Hasibuan (2007) menyebutkan ada sebelas indikator yang dapat dinilai dari kinerja, yaitu: kesetiaan, prestasi kerja, kejujuran, kedisiplinan, kreativitas,

kerjasama, kepemimpinan, kepribadian, prakarsa, kecakapan, serta tanggung jawab.

Byar dan Rue dalam Sutrisno (2005) mengemukakan adanya dua faktor yang mempengaruhi kinerja / prestasi kerja yaitu faktor individu dan faktor lingkungan.

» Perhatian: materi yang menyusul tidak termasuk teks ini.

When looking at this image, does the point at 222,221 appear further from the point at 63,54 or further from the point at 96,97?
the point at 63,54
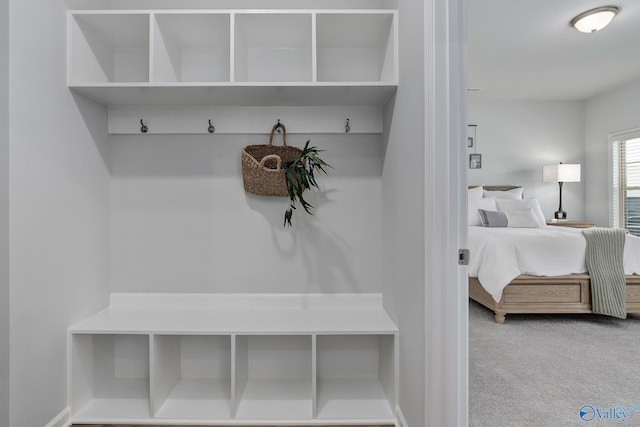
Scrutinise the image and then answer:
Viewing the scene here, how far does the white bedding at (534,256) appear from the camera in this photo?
9.99ft

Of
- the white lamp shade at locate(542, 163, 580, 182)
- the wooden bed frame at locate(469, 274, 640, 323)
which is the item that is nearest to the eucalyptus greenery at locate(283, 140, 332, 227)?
the wooden bed frame at locate(469, 274, 640, 323)

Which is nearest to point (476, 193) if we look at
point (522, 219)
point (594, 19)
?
point (522, 219)

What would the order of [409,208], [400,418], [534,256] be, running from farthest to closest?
1. [534,256]
2. [400,418]
3. [409,208]

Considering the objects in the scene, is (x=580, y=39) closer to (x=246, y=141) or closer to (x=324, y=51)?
(x=324, y=51)

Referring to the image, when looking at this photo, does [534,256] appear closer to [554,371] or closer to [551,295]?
[551,295]

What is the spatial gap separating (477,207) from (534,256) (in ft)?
4.62

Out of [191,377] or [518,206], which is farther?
[518,206]

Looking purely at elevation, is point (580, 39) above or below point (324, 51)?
above

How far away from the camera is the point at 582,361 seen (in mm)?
2393

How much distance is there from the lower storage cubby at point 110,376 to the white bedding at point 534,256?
2.68m

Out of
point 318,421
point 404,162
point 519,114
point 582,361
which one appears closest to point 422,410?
point 318,421

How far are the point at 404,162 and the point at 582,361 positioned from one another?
6.64ft

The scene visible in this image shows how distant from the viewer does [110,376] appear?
2.01 meters

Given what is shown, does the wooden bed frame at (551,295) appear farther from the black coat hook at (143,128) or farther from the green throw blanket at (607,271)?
the black coat hook at (143,128)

1. Faktor-faktor individu yang dimaksud adalah :

a. Mental yang menunjukkan sejumlah sinergi fisik dan mental yang digunakan dalam menyelenggarakan gerakan tugas.

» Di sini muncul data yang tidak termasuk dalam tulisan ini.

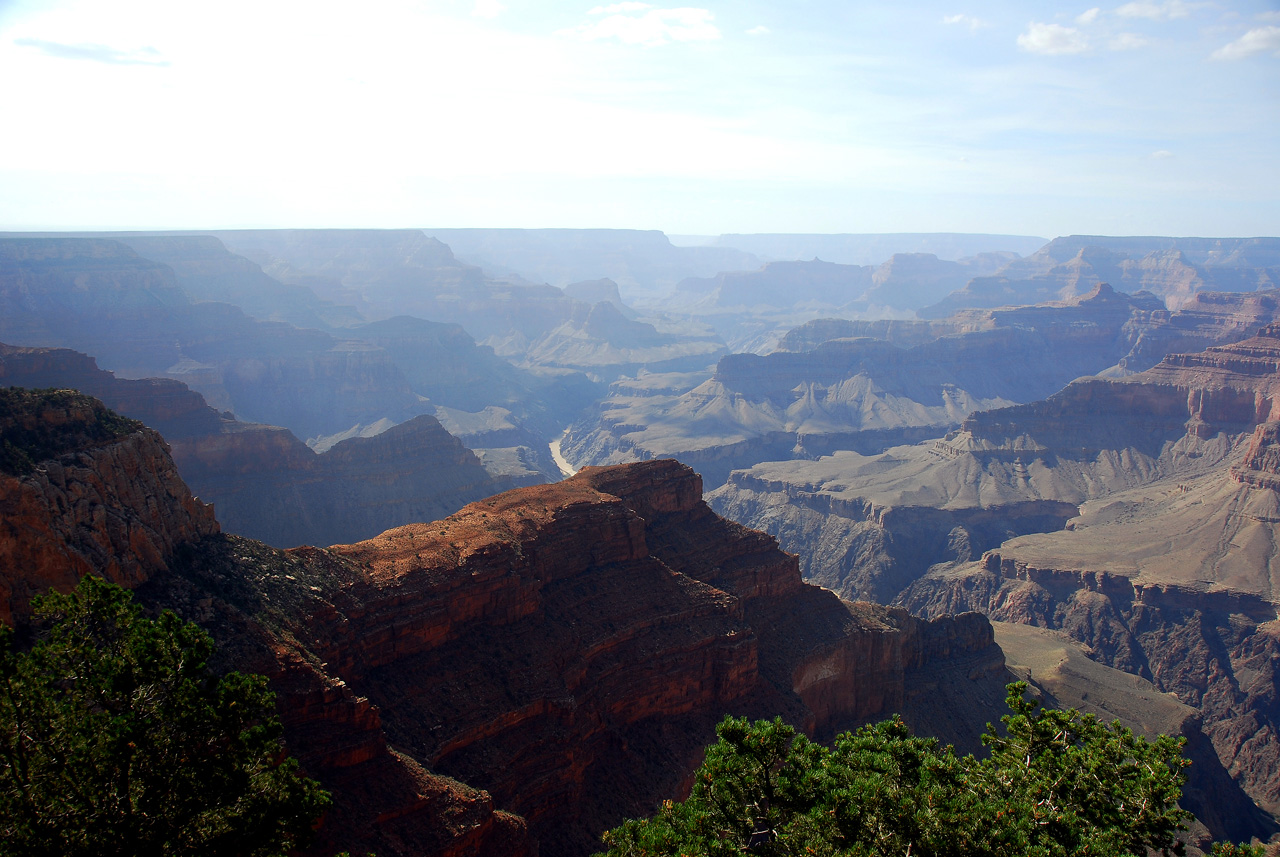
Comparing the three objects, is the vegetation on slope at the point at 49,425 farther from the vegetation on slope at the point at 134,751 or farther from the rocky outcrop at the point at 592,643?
the vegetation on slope at the point at 134,751

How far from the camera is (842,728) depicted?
62.0m

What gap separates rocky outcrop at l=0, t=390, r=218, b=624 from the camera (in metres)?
31.2

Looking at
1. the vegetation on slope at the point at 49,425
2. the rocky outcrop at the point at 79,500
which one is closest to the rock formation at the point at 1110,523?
the rocky outcrop at the point at 79,500

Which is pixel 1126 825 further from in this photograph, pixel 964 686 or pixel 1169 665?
pixel 1169 665

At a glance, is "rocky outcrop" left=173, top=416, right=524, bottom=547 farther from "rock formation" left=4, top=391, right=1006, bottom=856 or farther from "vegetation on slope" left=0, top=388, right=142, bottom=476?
"vegetation on slope" left=0, top=388, right=142, bottom=476

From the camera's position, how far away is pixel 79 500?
3481 centimetres

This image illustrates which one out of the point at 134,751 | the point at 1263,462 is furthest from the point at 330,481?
the point at 1263,462

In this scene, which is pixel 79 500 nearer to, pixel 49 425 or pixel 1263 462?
pixel 49 425

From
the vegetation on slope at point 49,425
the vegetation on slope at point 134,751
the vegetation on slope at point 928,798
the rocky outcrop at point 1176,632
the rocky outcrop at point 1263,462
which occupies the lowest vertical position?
the rocky outcrop at point 1176,632

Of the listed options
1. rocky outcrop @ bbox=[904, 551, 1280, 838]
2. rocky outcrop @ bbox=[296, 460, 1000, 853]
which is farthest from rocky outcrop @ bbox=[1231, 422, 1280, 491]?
rocky outcrop @ bbox=[296, 460, 1000, 853]

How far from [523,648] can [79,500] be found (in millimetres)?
22087

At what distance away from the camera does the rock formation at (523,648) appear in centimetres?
3481

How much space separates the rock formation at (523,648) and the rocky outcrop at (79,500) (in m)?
0.29

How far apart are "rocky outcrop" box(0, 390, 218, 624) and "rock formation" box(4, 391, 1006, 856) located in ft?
0.94
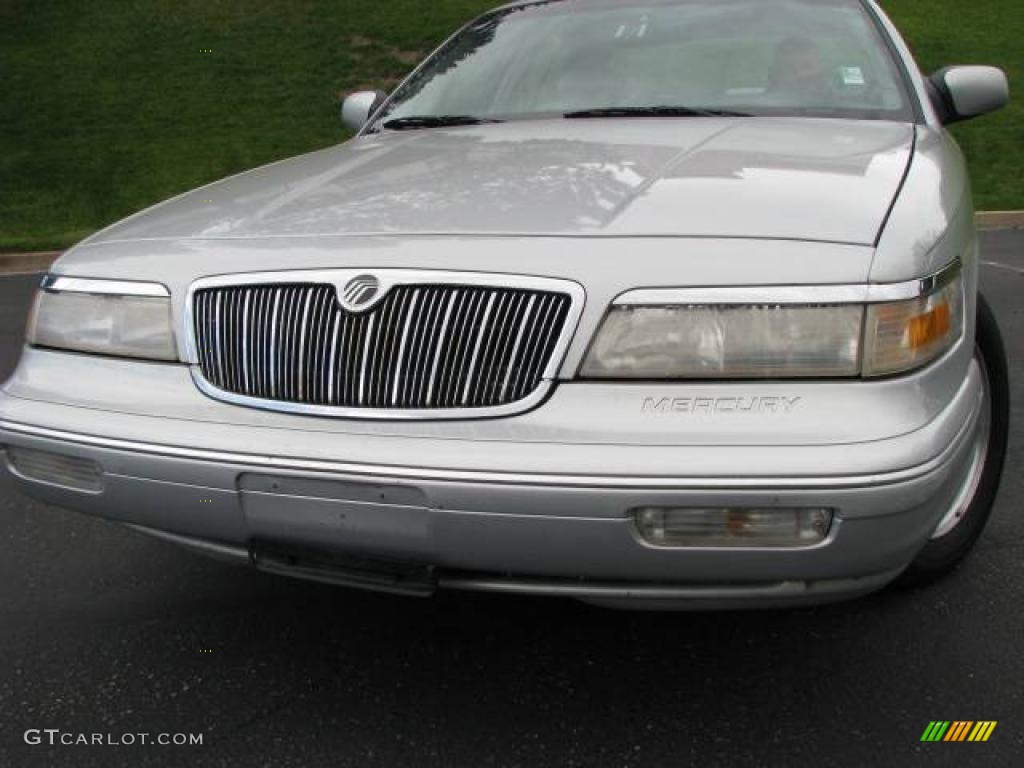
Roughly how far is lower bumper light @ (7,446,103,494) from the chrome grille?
0.34m

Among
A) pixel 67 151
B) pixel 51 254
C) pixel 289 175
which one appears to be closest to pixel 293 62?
pixel 67 151

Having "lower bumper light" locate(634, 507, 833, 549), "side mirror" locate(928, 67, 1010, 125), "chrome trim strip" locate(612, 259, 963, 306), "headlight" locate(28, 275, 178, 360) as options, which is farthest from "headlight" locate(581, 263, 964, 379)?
"side mirror" locate(928, 67, 1010, 125)

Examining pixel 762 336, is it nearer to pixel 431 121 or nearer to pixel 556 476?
pixel 556 476

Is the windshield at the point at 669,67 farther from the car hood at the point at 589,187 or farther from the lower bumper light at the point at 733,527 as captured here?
the lower bumper light at the point at 733,527

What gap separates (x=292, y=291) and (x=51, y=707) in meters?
1.13

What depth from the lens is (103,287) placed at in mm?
2086

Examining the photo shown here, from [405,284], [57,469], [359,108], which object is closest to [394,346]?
[405,284]

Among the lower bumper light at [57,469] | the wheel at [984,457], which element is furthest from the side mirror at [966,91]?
the lower bumper light at [57,469]

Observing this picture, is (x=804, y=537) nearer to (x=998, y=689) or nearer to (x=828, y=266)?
(x=828, y=266)

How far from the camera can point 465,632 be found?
2.40 metres

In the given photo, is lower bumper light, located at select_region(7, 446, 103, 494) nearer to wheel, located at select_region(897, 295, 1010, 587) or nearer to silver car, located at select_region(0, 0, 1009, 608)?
silver car, located at select_region(0, 0, 1009, 608)

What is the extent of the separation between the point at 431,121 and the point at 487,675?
1.83 m

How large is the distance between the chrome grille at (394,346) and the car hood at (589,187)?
0.16 meters

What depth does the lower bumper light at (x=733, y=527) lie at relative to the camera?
1626mm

b. Kemampuan adalah sifat-sifat personal yang diperlukan untuk melaksanakan suatu tugas.

c. Role/task perception adalah segala perilaku dan aktivitas yang dirasa perlu oleh individu untuk menyelesaikan suatu pekerjaan.

2. Faktor-faktor lingkungan yang mempengaruhi kinerja / prestasi kerja adalah :

a. Kondisi fisik b. Peralatan c. Waktu d. Material

e. Pendidikan, dan lain-lainnya.

Faktor lingkungan ini tidak langsung menentukan kinerja / prestasi kerja seseorang, tetapi mempengaruhi faktor-faktor individu. Menurut Mangkunegara (2009) faktor yang mempengaruhi pencapaian kinerja adalah faktor kemampuan (ability) dan faktor motivasi (motivation). Hal tersebut sesuai dengan pendapat Davis dalam Mangkunegara (2009) yang merumuskan bahwa :

b) Motivation = Attitude + Situation c) Ability = Knowledge + Skill

Faktor yang mempengaruhi pencapaian kinerja adalah : a. Faktor Kemampuan

Secara psikologis, kemampuan pegawai terdiri dari kemampuan potensi (IQ) dan kemampuan reality (knowledge + skill). Artinya, pegawai yang memiliki

IQ di atas rata rata (IQ 110-120) dengan pendidikan yang memadai untuk

jabatannya dan terampil dalam mengerjakan pekerjaan sehari hari, maka ia akan lebih mudah mencapai kinerja yang diharapkan. Oleh, karena itu, pegawai perlu ditempatkan pada pekerjaan sesuai dengan keahliannya.

b. Faktor Motivasi

Berdasarkan pendapat McClelland, pegawai akan mampu mencapai kinerja maksimal jika ia memiliki motif berprestasi yang tinggi. Motif berprestasi yang perlu dimiliki oleh pegawai harus ditumbuhkan dari dalam diri sendiri selain dari lingkungan kerja karena motif berprestasi yang ditumbuhkan dari dalam diri sendiri akan membentuk suatu kekuatan diri dan jika situasi lingkungan turut menunjang maka pencapaian kinerja akan lebih mudah.